**Vos tâches**:
A: D'après l'extrait sur l'obligation d'agir équitablement, pourquoi la décision n'est-elle pas la même que celle du juge Muldoon ? Répondez en une à trois phrases.
B: Relevez toutes les décisions de justice désignées par leur nom dans l'extrait sur l'obligation d'agir équitablement, en ne citant chacune qu'une fois.
C: Poursuivez l'extrait sur l'obligation d'agir équitablement à partir de sa dernière phrase.

**Extrait fourni**:
# # # # # # #

Si, à l'instar de mon collègue le juge Muldoon, j'avais conclu à l'existence de quelque risque d'iniquité ou de déni de justice pour le requérant, j'aurais pris la même décision. Eu égard aux faits de l'espèce, je ne tire toutefois pas cette conclusion.    L'observation stricte du délai n'aurait pratiquement rien changé d'important en l'espèce.    À mon avis, la dérogation n'est que de nature formelle et elle n'entraîne aucune violation de l'obligation d'agir équitablement envers le requérant.

[77]            Dans Établissement William, précité, la juge Danièle Tremblay-Lamer a aussi indiqué que les directives sont utiles pour déterminer si le SCC agit de façon équitable (voir aussi Plante, précité; Sweet c. Canada (Procureur général), [2003] A.C.F. no 1845, 2003 CF 1438 au para. 21; Lee c. Canada (Sous-commissaire, Service correctionnel, région du Pacifique), [1994] 1 C.F. 15 au para. 13).

[78]     Comme le rappelait la Cour d'appel fédérale dans Sweet, précité, et la Cour suprême du Canada dans May, précité, au paragraphe 90, il faut toujours examiner le contenu du devoir du décideur dans son contexte, en gardant à l'esprit les cinq facteurs énoncés dans Baker c. Canada (Ministre de la citoyenneté et de l'immigration), [1999] 2 R.C.S. 817.

# # # # # # #

**Données à analyser**:
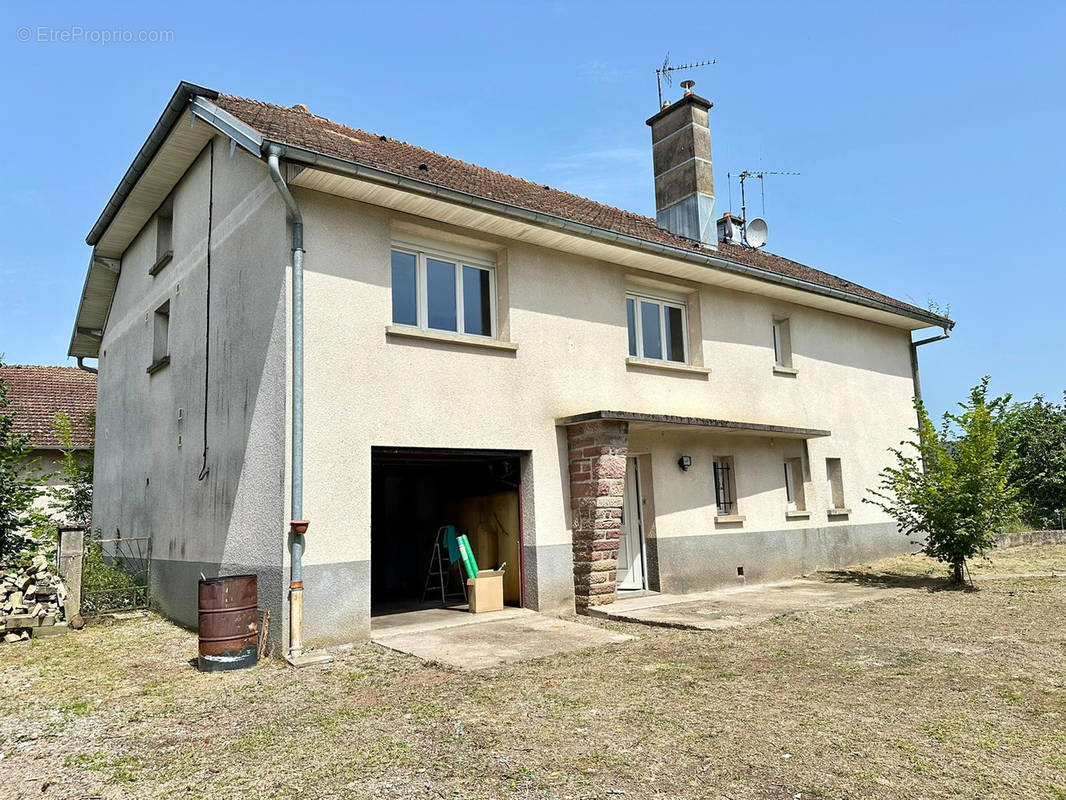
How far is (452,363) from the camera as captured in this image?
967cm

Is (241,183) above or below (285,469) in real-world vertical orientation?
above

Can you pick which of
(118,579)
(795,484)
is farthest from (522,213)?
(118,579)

# # # # # # #

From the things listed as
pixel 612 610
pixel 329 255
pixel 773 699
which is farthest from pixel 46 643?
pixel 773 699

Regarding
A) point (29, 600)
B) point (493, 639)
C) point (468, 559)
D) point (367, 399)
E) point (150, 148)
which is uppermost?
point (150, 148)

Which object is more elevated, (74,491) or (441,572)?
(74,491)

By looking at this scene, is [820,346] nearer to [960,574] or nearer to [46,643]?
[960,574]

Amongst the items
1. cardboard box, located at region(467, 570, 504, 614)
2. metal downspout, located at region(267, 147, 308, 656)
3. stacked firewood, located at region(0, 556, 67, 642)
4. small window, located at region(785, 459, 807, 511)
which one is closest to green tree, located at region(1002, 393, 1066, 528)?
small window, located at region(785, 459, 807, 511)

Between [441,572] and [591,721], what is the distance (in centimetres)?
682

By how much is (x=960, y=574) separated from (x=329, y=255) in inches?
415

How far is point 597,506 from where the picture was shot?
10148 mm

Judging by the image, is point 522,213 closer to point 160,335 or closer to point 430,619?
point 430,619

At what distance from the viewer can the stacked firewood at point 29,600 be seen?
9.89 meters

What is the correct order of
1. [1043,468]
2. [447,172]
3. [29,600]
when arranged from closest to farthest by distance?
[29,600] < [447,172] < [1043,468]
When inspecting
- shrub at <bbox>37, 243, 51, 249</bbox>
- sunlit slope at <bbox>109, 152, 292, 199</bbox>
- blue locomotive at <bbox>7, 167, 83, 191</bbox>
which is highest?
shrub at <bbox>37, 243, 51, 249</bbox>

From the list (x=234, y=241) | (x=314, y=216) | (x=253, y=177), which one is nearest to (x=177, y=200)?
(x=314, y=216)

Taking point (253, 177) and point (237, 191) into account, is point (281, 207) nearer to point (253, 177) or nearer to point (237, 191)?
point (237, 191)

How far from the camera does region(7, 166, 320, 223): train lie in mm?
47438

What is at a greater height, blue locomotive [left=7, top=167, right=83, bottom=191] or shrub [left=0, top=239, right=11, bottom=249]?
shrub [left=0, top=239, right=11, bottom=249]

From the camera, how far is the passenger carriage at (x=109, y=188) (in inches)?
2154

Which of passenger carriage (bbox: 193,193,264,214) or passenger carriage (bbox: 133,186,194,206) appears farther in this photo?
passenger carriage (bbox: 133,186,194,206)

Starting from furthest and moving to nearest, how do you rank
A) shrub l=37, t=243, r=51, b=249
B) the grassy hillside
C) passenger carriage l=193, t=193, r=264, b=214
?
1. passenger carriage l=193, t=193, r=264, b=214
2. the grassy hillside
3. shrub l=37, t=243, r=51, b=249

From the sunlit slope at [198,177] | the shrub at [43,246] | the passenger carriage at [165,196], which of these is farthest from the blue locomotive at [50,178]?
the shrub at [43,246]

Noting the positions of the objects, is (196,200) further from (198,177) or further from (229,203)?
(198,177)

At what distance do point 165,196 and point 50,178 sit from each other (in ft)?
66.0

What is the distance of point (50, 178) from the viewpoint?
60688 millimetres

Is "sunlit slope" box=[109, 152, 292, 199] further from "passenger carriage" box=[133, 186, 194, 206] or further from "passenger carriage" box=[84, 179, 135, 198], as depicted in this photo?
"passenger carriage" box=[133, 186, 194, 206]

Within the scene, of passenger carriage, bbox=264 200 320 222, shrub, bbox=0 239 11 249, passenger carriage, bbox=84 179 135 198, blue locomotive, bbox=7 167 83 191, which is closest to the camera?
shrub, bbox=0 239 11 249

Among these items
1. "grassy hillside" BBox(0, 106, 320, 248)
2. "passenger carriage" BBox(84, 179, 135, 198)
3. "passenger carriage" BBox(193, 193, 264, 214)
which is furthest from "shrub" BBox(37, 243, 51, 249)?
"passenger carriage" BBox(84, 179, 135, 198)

# # # # # # #

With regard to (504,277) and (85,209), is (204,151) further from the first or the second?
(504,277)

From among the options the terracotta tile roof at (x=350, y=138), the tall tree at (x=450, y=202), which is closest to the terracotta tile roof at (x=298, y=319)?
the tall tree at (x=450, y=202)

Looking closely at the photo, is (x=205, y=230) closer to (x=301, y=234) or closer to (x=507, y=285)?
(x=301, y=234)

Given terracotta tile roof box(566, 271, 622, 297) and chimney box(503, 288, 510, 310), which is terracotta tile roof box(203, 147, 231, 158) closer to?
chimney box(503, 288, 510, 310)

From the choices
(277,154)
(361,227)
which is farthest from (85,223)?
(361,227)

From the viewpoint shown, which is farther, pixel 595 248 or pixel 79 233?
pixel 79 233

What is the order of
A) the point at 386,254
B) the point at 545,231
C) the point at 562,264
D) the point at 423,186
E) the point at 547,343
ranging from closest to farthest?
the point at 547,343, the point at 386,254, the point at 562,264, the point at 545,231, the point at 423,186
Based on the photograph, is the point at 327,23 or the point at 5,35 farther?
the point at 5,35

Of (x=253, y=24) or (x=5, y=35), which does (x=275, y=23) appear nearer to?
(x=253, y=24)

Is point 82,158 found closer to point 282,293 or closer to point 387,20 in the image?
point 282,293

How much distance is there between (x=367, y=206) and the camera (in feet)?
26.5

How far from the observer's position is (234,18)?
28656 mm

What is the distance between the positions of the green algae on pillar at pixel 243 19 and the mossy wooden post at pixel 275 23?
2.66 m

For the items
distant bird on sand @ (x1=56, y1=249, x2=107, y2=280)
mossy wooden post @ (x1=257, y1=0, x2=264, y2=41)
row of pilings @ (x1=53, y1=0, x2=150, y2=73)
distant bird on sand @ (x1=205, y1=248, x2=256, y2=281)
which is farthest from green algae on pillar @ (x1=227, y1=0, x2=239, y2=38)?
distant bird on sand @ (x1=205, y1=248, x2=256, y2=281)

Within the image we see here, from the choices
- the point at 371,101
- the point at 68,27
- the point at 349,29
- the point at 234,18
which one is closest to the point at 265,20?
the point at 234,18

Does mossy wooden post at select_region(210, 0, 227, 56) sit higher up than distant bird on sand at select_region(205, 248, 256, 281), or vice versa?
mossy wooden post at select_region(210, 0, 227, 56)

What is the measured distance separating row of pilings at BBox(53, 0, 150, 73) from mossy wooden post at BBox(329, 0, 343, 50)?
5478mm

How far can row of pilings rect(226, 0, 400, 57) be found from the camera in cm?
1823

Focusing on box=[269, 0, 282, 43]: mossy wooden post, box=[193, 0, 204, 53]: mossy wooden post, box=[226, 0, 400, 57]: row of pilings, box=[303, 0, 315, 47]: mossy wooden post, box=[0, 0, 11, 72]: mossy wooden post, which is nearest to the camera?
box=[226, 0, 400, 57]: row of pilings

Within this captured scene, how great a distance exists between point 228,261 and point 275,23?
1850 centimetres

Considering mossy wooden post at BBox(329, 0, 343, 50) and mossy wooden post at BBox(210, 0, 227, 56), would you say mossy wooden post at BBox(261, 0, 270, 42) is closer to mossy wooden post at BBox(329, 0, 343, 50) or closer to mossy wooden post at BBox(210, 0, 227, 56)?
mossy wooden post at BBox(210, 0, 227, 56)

# # # # # # #

**Réponses**:
A: Vu les faits de l'espèce, l'extrait ne conclut à aucun risque d'iniquité ou de déni de justice pour le requérant. L'observation stricte du délai n'aurait pratiquement rien changé d'important. La dérogation n'est que formelle et ne viole pas l'obligation d'agir équitablement.

B:
- Établissement William
- Plante
- Sweet c. Canada (Procureur général)
- Lee c. Canada (Sous-commissaire, Service correctionnel, région du Pacifique)
- May
- Baker c. Canada (Ministre de la citoyenneté et de l'immigration)

C:
[79]     Il est évident que le mécanisme de grief est une composante importante du système décisionnel mis en place par le législateur. La Loi contient peu de détails sur la façon de procéder lors ces griefs, mais elle a donné au Commissaire le pouvoir d'émettre des directives à cet égard (art. 98(1) de la Loi). C'est dans ce cadre que le Manuel devient pertinent. Comme l'indique le juge Brian Malone dans Sweet, précité, au para. 38, les promesses et pratiques habituelles dans le cadre du processus décisionnel et en matière de procédure peuvent être prises en compte dans l'analyse du contenu du devoir d'agir équitablement.

[80]     Il ne fait pas de doute qu'enl'espèce la décision du troisième palier était importante pour monsieur Bouchard et qu'il s'attendait à ce que le décideur fasse une enquête approfondie.

[81]     Sans avoir à définir exactement les paramètres de l'obligation du Commissaire, il me semble que si l'on veut donner quelque sens que ce soit à ce processus de grief, le décideur doit examiner la preuve la plus pertinente au dossier, compte tenu des allégations du grief.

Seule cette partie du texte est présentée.